The convoy was leaving less than a minute later. It was the smart decision – a couple dozen soldiers could disperse a 300-400 person mob, but it’d take a lot of time. Time the woman didn’t have. And more than that, it’d probably mean killing more villagers. The Rhodesians were smart – they knew to pull out for now, to let emotions dampen, and then to come back in full force. The molotov cocktail that bounced off one of the armored vehicles as it drove away only confirmed the need to get out.
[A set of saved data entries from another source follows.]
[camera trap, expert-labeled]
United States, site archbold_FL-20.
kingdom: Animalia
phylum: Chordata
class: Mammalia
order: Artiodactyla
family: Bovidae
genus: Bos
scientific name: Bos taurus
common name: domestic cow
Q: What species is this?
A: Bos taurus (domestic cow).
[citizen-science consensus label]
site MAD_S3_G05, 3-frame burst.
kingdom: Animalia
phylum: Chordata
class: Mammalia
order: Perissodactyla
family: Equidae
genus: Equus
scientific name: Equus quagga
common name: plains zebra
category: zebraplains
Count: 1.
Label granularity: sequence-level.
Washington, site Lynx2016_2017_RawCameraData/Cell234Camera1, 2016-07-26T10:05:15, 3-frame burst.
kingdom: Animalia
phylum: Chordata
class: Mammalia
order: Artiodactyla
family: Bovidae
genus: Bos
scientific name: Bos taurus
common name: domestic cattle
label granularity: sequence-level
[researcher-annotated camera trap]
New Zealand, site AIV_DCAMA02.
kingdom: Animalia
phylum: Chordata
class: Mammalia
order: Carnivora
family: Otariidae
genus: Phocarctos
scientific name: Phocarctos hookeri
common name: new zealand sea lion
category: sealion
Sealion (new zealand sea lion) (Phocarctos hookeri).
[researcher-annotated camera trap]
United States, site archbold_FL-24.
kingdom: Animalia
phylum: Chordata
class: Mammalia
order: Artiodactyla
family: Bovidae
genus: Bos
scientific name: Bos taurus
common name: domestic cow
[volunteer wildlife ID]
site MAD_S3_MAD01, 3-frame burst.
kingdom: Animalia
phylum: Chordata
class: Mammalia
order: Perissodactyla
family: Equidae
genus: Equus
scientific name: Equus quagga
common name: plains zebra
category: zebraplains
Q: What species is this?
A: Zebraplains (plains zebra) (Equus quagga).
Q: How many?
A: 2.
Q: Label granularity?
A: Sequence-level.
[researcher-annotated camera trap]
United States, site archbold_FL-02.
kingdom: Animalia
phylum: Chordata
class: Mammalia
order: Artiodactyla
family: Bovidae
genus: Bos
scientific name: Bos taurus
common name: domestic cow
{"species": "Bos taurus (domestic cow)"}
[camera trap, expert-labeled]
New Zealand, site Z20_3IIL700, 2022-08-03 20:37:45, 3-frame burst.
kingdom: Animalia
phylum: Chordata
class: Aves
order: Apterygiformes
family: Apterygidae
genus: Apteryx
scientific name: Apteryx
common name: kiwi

The crowd had dispersed by the time that greater Rhodesian force arrived several hours later. The towns-people eyed the foreigners with disdain, but kept their distance. They’d already said their peace – by attacking the convoy, and after it had left, by burning down the small government building the Rhodesians had constructed there. It was mostly just a warehouse – a warehouse holding supplies for the locals, in fact, supplies the doctor had taken advantage of on more than one occasion. But that morning, it had been nothing more than a sign of the occupation. And so, consequences be damned, the villagers had burnt it down.
And many saw it as a victory. But deep, deep down, most of them knew it was just another in a litany of defeats. The defeat of having autonomy taken away again. The defeat of having their leaders kidnapped or killed. The defeat of a foreign occupation. The defeat of the boy’s death, or of the death of the other crowd member. And more than anything else, the defeat of returning to the constant violence, tragedy, and warfare that had defined this village – and indeed, most of East Oynenyua – for decades.